An estimated 129,574 (range, 85,284–170,867) additional lives could be saved if 95% of Americans wore masks in public, their research reveals. This optimistic scenario includes a “plausible reference” in which any US state reaching 8 COVID-19 deaths per 1 million residents would enact 6 weeks of social distancing mandates (SDMs).
Achieving this level of mask compliance in the United States “could be sufficient to ameliorate the worst effects of epidemic resurgences in many states,” the researchers note.
In contrast, the proportion of Americans wearing masks in public as of September 22 was 49%, according to IHME data.
Universal mask use unlikely
“I’m not a modeling expert, but it is an interesting, and as far as I can judge, well-conducted study which looks, state by state, at what might happen in various scenarios around masking policies going forward — and in particular the effect that mandated masking might have,” Trish Greenhalgh, MD, told Medscape Medical News.
“However, the scenario is a thought experiment.
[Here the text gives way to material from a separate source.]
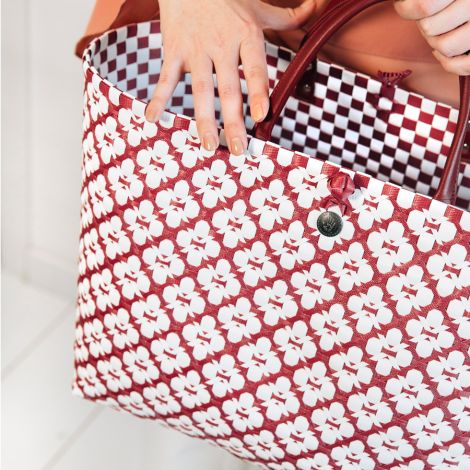 Handed By Shopper Motif White/Marsala Red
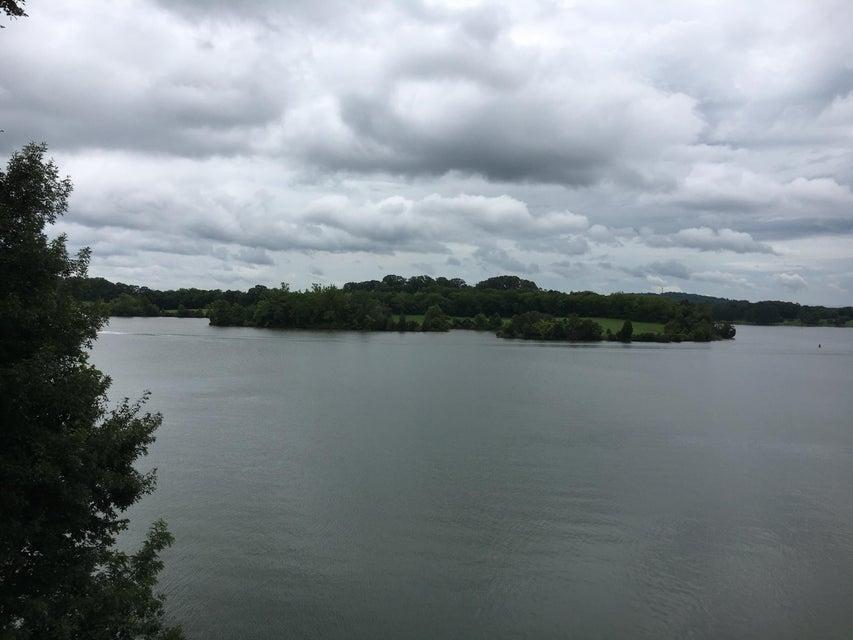 4240 Ridge Water Rd:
Near-universal mask use is not going to happen in the USA, nor indeed in any individual state, right now, given how emotive the issue has become,” added Greenhalgh, professor in the Nuffield Department of Primary Care Health Sciences at Oxford University, UK. She was not affiliated with the study.
“Hence, whilst I am broadly supportive of the science,” she said, “I’m not confident that this paper will be able to change policy.”
Other ‘What if?’ scenarios
The authors also predicted the mortality implications associated with lower adherence to masks, the presence or absence of SDMs, and what could happen if mandates continue to ease at their current rate.
For example, they considered a scenario with less-than-universal mask use in public, 85%, along with SDMs being reinstated based on the mortality rate threshold. In this instance, they found an additional 95,814 (range, 60,731–133,077) lives could be spared by February 28.
Another calculation looked at outcomes if 95% of Americans wore masks going forward without states instituting SDMs at any point. In this case, the researchers predict that 490,437 Americans would die from COVID-19 by February 2021.
A fourth analysis revealed what would happen without greater mask use if the mortality threshold triggered 6 weeks of SDMs as warranted. Under this ‘plausible reference’ calculation, a total 511,373 Americans would die from COVID-19 by the end of February.
A fifth scenario predicted potential mortality if states continue easing SDMs at the current pace. “This is an alternative scenario to the more probable situation where states are expected to respond to an impending health crisis by reinstating some SDMs,” the authors note. The predicted number of American deaths appears more dire in this calculation. The investigators predict cumulative total deaths could reach 1,053,206 (range, 759,693–1,452,397) by the end of February 2021.
The death toll would likely vary among states in this scenario. California, Florida, and Pennsylvania would like account for approximately one third of all deaths.
All the modeling scenarios considered other factors including pneumonia seasonality, mobility, testing rates, and mask use per capita.